# Not been in for a while...



## KateXXXXXX (Aug 13, 2011)

It's been a bit mad round here!  Himself had a couple of 'interesting' hypos, with which the GMNT was a huge help and support to his Dear Old Ma.    He also did good stuff when I tried kneecapping myself while also attempting to chop the tops of two fingers!  Very reassuring and professional.  It could have been nasty, but resulted only in some serious bruising, which was annoying and painful but has caused no permanent damage.  I'll be more careful and less stupid next time I argue with a folding picnic table!

The GMNT has been alternating pixel murdering with taking a run most days...  He's not losing weight, but he has changed shape a bit!  Tomorrow he's off to annual camp with the cadets.  I look forward to some peace and quiet!

He went to a friends 18th birthday party last weekend, texting us close to midnight to say he wasn't coming home, he'd stop over and come home in the morning...  He then walked home the five miles.  I asked him how he was.  He said he'd walked off the remains of any hangover he might have had, but it seems he's inherited the inability to get hangovers I inherited from my dad!  Useful!  And typical... 

On asking if it was a good party, he said "I'll let you decide.  Suffice it to say that I woke up in a wheelbarrow!"  More echoes of my youth!  And the party after which Big Sis asked my mum why there was a funny man asleep behind the sofa...  Oh, well...  They grow up despite our best efforts!

The two survived a week without me when I went away to be in a Live Action Role Play event (camping and Big Frocks in a field close to Banbury!).  No doubt we'll all survive his fortnight away this time.  His packing has included all his testing and insulin kit, a goodly supply of glucose tabs and snacks, and egregious numbers of socks!  I must give him the blister kit...


----------



## Northerner (Aug 13, 2011)

Hope all goes well for him (and you!) Kate, it sounds like he's got a good handle on things  Good to hear that he's out running too!


----------



## Pumper_Sue (Aug 13, 2011)

Nice to see you again Kate.

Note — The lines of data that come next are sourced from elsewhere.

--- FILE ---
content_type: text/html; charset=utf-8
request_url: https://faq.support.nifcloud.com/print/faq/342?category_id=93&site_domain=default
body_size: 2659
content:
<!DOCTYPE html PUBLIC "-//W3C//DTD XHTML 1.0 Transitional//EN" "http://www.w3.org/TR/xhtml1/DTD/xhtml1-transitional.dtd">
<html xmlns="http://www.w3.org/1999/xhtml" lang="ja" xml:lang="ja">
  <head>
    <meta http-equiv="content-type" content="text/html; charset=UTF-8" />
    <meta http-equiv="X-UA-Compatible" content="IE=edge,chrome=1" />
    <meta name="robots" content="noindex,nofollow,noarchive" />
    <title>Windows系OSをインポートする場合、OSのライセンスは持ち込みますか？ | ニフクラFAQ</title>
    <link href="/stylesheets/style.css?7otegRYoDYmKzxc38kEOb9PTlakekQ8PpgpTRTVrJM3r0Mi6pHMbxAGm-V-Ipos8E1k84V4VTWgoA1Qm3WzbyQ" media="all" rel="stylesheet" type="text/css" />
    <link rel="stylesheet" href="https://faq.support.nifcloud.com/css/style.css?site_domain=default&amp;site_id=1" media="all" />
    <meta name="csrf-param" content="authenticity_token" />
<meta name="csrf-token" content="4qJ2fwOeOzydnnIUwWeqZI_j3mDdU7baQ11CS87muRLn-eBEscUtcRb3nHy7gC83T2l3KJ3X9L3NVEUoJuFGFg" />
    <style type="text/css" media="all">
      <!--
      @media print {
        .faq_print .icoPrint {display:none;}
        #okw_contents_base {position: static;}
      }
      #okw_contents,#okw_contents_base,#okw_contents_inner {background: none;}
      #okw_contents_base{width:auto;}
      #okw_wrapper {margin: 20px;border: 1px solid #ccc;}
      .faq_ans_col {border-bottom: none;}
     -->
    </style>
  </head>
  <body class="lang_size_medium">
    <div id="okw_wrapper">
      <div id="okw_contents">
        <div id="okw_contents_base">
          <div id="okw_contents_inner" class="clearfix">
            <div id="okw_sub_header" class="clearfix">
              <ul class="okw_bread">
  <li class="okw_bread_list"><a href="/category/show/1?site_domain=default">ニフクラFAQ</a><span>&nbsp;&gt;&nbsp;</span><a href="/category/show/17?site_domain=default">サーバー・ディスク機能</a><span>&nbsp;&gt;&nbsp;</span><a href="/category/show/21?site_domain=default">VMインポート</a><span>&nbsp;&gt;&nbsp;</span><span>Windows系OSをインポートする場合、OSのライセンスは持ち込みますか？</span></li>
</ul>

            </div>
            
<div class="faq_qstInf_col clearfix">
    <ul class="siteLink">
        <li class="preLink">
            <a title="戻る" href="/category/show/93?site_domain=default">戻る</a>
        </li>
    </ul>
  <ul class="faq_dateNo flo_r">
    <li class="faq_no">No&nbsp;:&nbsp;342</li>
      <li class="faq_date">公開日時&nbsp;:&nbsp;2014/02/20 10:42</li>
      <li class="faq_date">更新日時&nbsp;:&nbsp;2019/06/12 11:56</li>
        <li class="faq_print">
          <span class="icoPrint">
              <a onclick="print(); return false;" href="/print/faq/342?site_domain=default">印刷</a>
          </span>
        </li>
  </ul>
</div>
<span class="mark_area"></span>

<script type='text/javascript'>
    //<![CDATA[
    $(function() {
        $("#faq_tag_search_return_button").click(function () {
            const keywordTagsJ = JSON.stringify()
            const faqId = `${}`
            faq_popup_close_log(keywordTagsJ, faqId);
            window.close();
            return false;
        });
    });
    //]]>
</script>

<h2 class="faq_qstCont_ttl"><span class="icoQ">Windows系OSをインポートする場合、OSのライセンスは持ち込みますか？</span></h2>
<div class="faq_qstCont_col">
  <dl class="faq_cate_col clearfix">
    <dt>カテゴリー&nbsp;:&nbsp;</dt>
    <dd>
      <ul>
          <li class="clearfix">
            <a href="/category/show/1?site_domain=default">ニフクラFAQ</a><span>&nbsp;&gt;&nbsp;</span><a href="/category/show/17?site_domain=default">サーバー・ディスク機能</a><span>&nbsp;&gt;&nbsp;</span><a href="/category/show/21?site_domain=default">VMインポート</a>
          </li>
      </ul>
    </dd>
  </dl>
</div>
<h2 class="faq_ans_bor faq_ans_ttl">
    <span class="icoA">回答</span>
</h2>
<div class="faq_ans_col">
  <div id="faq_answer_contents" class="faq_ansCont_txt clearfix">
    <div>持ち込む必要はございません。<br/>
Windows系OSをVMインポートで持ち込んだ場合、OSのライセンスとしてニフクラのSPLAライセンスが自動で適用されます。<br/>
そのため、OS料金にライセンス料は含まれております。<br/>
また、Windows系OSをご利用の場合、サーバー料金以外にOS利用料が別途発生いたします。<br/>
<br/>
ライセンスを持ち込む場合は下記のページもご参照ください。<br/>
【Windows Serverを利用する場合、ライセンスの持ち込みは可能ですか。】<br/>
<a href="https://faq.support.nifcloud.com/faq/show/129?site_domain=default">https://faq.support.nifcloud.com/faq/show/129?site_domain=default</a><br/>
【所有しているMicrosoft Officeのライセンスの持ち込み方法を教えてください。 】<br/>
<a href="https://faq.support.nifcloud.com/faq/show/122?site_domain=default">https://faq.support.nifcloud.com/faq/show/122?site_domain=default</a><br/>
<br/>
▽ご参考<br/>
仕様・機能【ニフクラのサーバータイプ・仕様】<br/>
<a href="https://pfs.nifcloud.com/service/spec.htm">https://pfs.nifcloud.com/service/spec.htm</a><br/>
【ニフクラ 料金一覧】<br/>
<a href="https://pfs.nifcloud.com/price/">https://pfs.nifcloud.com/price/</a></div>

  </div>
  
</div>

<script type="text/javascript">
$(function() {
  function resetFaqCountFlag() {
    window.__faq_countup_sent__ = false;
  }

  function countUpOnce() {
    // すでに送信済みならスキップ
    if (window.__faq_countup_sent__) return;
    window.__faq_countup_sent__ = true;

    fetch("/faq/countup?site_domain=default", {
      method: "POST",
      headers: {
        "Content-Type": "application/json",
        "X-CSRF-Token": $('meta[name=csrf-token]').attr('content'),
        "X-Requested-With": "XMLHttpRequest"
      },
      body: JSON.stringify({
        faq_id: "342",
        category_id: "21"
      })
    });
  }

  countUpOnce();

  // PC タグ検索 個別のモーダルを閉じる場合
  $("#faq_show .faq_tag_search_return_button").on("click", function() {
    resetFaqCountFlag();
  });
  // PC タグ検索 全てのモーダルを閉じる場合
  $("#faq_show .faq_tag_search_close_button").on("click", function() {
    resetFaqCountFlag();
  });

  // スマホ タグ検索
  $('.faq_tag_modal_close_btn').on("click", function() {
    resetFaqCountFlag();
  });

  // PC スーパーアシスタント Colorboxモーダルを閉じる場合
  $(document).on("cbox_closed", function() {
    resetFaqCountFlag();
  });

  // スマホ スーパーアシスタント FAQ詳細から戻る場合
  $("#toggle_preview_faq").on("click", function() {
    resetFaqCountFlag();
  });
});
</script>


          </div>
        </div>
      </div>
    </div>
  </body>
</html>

Wow life sure has been interesting in your household 
Mind you I can think of better ways to get out of doing the housework, than trying to chop off your  finger tips 
Hope GMNT enjoys his camp. Has he been provided with snorkel and swiming gear, it's a tad wet down here?


----------



## KateXXXXXX (Aug 13, 2011)

My sewing partner and I were LARPing, so insane frockage was happening.  There will be more before we go again in September...

The fingers did not get me out of either housework or sewing!  Luckily, the fingers have fully recovered.

T'lad did take his swimming shorts.  Not sure he need a mask and flippers as he can do 33m under water no bother!


----------



## Steff (Aug 13, 2011)

Hi Kate lovely to see you back posting, hope all goes well hun x


----------